* **Task**
Output all of the entries below precisely as written.

[Source records]

[BEGIN]

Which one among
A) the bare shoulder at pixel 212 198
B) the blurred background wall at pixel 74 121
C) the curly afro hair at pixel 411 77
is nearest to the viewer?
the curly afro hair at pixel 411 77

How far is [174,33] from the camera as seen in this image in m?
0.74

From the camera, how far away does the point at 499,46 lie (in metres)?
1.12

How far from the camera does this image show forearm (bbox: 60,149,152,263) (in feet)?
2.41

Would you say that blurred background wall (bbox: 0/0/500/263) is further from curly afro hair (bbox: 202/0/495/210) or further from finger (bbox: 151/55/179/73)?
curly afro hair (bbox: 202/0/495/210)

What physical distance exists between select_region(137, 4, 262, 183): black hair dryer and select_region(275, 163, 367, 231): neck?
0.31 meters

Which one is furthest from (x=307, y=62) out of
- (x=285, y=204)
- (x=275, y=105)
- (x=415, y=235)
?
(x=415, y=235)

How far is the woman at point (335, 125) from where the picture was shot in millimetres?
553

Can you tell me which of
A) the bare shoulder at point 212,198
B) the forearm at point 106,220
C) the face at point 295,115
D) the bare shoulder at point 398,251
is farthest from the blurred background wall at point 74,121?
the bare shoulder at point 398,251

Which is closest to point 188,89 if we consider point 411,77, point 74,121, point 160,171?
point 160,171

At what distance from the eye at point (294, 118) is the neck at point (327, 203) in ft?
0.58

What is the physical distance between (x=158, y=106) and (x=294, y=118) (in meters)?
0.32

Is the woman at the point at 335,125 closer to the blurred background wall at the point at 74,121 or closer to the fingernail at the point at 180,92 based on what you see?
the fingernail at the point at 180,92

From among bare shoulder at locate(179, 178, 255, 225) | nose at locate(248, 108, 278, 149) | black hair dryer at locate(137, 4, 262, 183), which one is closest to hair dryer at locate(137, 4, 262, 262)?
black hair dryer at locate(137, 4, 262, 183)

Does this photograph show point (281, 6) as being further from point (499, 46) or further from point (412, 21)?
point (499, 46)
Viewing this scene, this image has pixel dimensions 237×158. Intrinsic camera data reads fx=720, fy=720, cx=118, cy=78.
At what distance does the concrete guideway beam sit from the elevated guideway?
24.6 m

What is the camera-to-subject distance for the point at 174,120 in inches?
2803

[END]

* **Worked answer**
Which one among
A) the bare shoulder at pixel 212 198
B) the blurred background wall at pixel 74 121
C) the curly afro hair at pixel 411 77
is nearest to the viewer?
the curly afro hair at pixel 411 77

How far is [174,33] from the camera as seen in this image in m?
0.74

From the camera, how far away does the point at 499,46 lie (in metres)?
1.12

How far from the camera does this image show forearm (bbox: 60,149,152,263) (in feet)?
2.41

Would you say that blurred background wall (bbox: 0/0/500/263) is further from curly afro hair (bbox: 202/0/495/210) or further from finger (bbox: 151/55/179/73)?
curly afro hair (bbox: 202/0/495/210)

What physical distance exists between select_region(137, 4, 262, 183): black hair dryer and select_region(275, 163, 367, 231): neck?
0.31 meters

Which one is furthest from (x=307, y=62) out of
- (x=285, y=204)
- (x=275, y=105)
- (x=415, y=235)
?
(x=415, y=235)

How far is the woman at point (335, 125) from where the picture was shot in millimetres?
553

Can you tell me which of
A) the bare shoulder at point 212,198
B) the forearm at point 106,220
C) the face at point 295,115
D) the bare shoulder at point 398,251
is farthest from the blurred background wall at point 74,121?
the bare shoulder at point 398,251

Which is closest to point 188,89 if we consider point 411,77, point 74,121, point 160,171?
point 160,171

At what distance from the eye at point (294, 118) is the neck at point (327, 203) in ft?
0.58

What is the physical distance between (x=158, y=106) and (x=294, y=118) (in meters)?
0.32

Is the woman at the point at 335,125 closer to the blurred background wall at the point at 74,121 or closer to the fingernail at the point at 180,92 based on what you see?
the fingernail at the point at 180,92

From among bare shoulder at locate(179, 178, 255, 225) | nose at locate(248, 108, 278, 149) | black hair dryer at locate(137, 4, 262, 183), which one is closest to hair dryer at locate(137, 4, 262, 262)?
black hair dryer at locate(137, 4, 262, 183)

Does this photograph show point (281, 6) as being further from point (499, 46) or further from point (412, 21)?
point (499, 46)
Viewing this scene, this image has pixel dimensions 237×158. Intrinsic camera data reads fx=720, fy=720, cx=118, cy=78.
At what distance does the concrete guideway beam sit from the elevated guideway?
24.6 m

What is the camera-to-subject distance for the point at 174,120 in inches?
2803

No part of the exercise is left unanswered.